_Page excerpt_:
————————

The Institute for Molecular Medicine Finland (FIMM) has compiled the Finnish Gene Atlas, which contains genome-wide gene marker data for more than 40,000 Finns. Among the findings are two interesting points: (1) Finns are unique on the genetic map of Europe, differing considerably both from Central Europeans and from their eastern neighbors; and (2) genetically, Finns have more in common with, for example, the Dutch or Russians living in the area of Murom, to the east of Moscow, than with their linguistic relations, the Hungarians; more generally, genetic closeness clearly follows geographic distance more closely than linguistic distance.

This situations — genetic closeness to the neighbors rather than to the linguistic cousins — is not unique to Finns: Hadza and Sandawe in Tanzania are genetically Bantu but speak Khoisan-related languages; the inhabitants of Madagascar genetically have roots both in Indonesia and the East Coast of Africa, but speak an Austronesian language (Malagasy). Even the Finns’ linguistic cousins — the Hungarians — are genetically Central European but linguistically trace their lineage to the Ural mountains.

————————

_Exercise prompt_:
What comes next in the passage above on Finnish genetics and language? Write the continuation, starting right after its last sentence.

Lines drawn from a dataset
————————

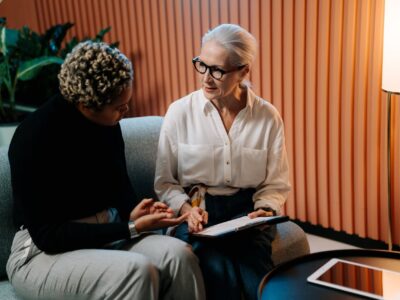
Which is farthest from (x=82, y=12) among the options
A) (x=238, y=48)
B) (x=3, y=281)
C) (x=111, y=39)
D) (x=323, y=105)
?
(x=3, y=281)

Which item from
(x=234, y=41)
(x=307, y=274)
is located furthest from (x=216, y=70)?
(x=307, y=274)

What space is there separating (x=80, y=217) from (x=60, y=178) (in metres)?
→ 0.15

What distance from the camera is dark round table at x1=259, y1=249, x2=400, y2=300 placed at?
143cm

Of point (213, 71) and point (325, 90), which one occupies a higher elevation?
point (213, 71)

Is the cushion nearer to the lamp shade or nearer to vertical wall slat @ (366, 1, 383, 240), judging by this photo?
the lamp shade

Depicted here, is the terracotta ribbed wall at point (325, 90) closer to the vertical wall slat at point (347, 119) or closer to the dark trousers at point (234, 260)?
the vertical wall slat at point (347, 119)

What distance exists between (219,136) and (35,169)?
0.72 metres

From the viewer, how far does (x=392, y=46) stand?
6.70ft

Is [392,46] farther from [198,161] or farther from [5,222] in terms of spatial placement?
[5,222]

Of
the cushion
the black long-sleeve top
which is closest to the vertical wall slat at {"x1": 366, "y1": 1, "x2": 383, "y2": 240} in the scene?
the black long-sleeve top

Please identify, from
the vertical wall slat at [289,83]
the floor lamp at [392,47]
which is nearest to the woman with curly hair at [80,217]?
the floor lamp at [392,47]

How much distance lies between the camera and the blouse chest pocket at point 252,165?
6.67 feet

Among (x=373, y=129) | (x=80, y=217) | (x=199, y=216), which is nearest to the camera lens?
(x=80, y=217)

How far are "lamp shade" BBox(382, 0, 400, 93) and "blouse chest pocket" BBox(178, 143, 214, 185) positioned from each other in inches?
28.5
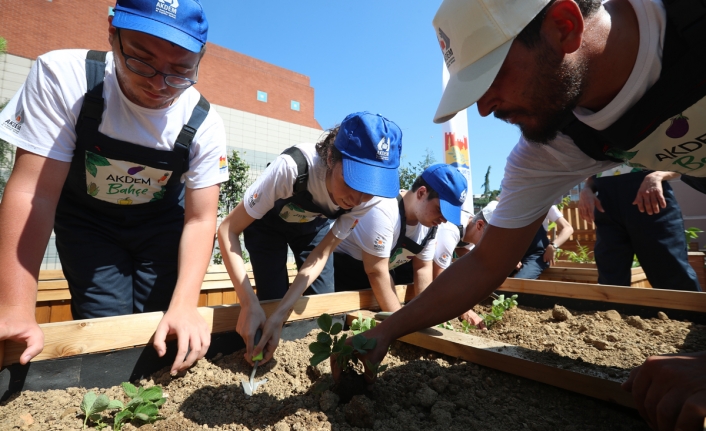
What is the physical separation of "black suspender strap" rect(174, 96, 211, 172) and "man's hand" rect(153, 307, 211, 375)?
2.34ft

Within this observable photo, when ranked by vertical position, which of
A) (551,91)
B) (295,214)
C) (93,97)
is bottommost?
(295,214)

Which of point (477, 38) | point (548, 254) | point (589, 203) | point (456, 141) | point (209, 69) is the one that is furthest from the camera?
point (209, 69)

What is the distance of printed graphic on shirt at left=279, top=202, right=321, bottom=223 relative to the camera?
8.89 feet

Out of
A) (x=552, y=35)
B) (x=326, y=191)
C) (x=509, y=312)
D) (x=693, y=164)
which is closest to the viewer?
(x=552, y=35)

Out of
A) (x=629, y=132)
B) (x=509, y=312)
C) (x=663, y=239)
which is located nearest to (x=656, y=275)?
(x=663, y=239)

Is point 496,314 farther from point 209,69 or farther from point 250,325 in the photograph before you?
point 209,69

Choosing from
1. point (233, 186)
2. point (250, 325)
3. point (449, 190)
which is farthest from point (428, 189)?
point (233, 186)

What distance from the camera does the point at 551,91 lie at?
1326mm

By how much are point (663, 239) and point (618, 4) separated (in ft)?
8.26

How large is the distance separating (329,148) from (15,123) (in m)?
1.45

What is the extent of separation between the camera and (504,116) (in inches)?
55.1

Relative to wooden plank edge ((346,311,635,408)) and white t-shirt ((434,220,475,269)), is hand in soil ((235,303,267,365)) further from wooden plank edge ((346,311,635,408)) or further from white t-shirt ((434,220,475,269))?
white t-shirt ((434,220,475,269))

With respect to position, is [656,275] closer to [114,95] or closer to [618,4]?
[618,4]

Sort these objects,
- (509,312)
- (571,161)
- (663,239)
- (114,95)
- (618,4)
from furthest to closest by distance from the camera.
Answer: (663,239) → (509,312) → (114,95) → (571,161) → (618,4)
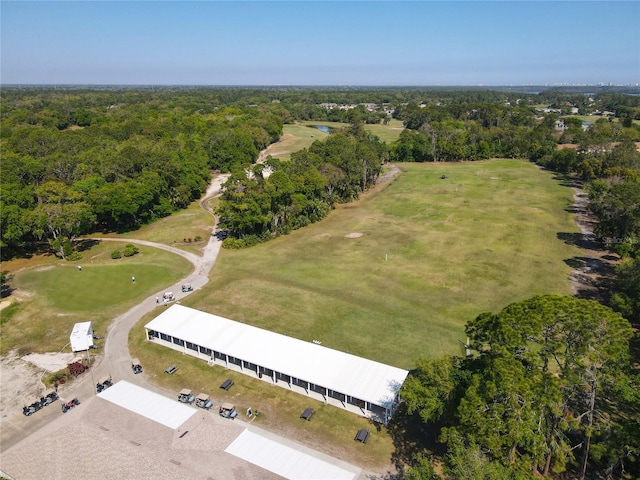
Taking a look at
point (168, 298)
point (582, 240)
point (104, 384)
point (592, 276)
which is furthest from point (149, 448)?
point (582, 240)

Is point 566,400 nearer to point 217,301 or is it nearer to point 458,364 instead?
point 458,364

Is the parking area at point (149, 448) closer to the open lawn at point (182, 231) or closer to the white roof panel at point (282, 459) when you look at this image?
the white roof panel at point (282, 459)

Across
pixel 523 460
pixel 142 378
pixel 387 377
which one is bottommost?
pixel 142 378

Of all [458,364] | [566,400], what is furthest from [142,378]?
[566,400]

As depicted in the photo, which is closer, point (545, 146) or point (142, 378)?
point (142, 378)

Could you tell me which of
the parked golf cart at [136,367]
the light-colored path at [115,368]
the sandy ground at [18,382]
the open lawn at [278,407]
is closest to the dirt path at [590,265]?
the open lawn at [278,407]

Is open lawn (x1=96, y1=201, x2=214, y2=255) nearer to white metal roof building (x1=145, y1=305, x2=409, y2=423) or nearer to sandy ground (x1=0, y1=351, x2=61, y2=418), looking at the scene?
white metal roof building (x1=145, y1=305, x2=409, y2=423)
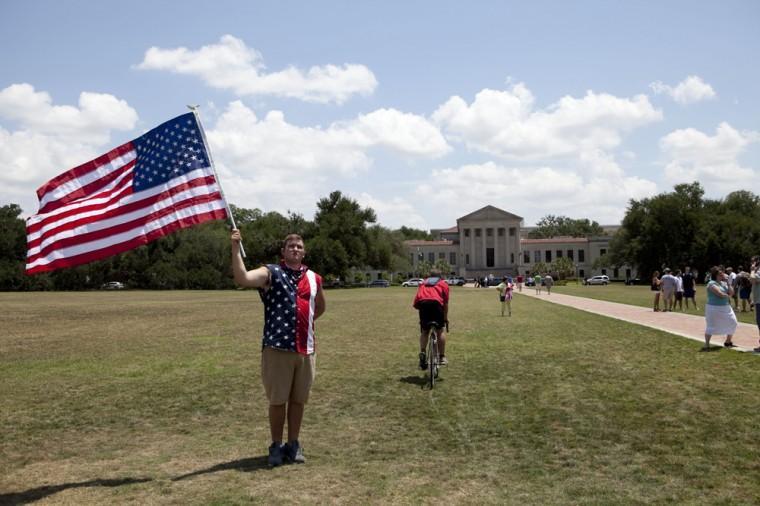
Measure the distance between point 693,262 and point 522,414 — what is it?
80.0m

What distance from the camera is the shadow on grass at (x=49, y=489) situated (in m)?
5.17

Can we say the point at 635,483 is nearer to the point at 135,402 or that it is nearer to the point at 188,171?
the point at 188,171

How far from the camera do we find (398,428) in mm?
7445

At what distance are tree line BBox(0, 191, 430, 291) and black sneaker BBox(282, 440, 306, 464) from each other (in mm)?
73984

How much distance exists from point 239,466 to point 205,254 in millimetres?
78282

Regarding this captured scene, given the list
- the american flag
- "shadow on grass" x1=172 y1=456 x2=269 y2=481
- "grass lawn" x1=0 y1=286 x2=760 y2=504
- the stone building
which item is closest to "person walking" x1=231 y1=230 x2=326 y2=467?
"shadow on grass" x1=172 y1=456 x2=269 y2=481

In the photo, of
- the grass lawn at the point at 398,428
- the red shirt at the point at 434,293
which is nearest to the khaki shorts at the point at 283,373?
the grass lawn at the point at 398,428

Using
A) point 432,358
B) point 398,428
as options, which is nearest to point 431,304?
point 432,358

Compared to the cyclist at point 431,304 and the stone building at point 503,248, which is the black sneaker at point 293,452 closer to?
the cyclist at point 431,304

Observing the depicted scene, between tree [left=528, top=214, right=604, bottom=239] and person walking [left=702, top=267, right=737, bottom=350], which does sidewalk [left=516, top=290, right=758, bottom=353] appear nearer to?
person walking [left=702, top=267, right=737, bottom=350]

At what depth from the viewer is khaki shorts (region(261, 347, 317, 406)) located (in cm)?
592

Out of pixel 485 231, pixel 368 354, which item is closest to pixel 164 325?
pixel 368 354

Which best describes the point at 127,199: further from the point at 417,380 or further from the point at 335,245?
the point at 335,245

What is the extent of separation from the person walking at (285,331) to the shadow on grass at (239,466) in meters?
0.14
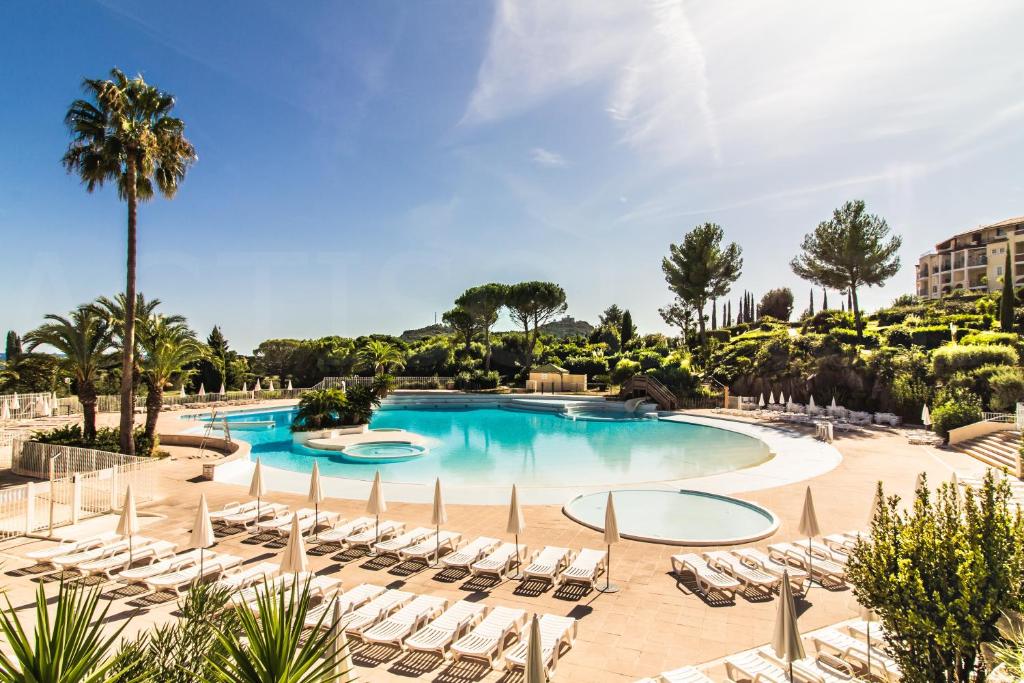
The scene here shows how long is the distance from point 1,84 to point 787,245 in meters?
42.7

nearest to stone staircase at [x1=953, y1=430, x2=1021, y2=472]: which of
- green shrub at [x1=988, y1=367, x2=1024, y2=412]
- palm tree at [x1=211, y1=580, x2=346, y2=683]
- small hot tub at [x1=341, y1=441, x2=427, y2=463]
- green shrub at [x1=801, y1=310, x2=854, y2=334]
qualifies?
green shrub at [x1=988, y1=367, x2=1024, y2=412]

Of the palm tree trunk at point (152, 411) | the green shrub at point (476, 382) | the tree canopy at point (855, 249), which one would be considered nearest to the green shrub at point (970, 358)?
the tree canopy at point (855, 249)

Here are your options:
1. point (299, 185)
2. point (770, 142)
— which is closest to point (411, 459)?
point (299, 185)

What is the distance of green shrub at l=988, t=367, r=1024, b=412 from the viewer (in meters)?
17.6

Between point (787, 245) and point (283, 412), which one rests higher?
point (787, 245)

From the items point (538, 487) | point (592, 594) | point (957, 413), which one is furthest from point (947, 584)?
point (957, 413)

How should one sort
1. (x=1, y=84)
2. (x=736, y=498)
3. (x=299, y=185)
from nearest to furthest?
(x=736, y=498) → (x=1, y=84) → (x=299, y=185)

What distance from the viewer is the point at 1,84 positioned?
14.8m

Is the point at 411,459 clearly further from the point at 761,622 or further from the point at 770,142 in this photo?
the point at 770,142

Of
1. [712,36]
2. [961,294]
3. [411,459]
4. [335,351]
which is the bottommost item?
[411,459]

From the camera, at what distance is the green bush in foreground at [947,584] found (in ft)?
11.6

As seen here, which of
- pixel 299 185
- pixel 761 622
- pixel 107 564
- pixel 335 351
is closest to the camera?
pixel 761 622

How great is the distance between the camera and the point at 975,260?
58219mm

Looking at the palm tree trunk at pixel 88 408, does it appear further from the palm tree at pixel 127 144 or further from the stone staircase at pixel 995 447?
the stone staircase at pixel 995 447
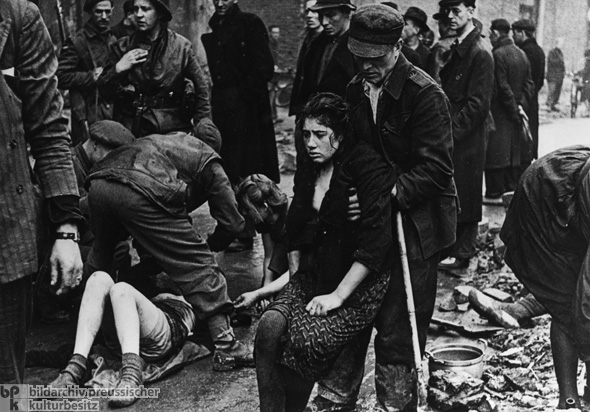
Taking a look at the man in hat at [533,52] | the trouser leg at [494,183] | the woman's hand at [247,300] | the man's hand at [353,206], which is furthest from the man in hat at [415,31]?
the man's hand at [353,206]

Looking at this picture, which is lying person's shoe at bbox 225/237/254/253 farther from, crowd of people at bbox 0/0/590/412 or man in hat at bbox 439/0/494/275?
man in hat at bbox 439/0/494/275

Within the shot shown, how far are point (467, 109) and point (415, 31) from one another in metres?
2.70

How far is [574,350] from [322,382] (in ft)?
4.31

————————

_Exercise answer_:
Discrepancies of this sort between the genetic and linguistic roots arise through migration, conquest, massive second language learning and language shift. Typically, a small group of migrant warriors and/or political elite manage to impose their language on the much larger local population; as a result, the genetic consequences of the conquest are much less significant than the linguistic consequences. For example, a relatively small group of Magyar established a rule over a much larger population of Romance-speakers on what is now the Great Hungarian Plain; the estimates are that Magyars constituted no more than 30% of the resulting population. As a result, present-day Hungarians have very little of the Magyar (Uralic) gene pool, but the Hungarian language is clearly a Finno-Ugric (Uralic) language, unlike any of its neighbors (for example, Romanian, Polish, German — all Indo-European languages).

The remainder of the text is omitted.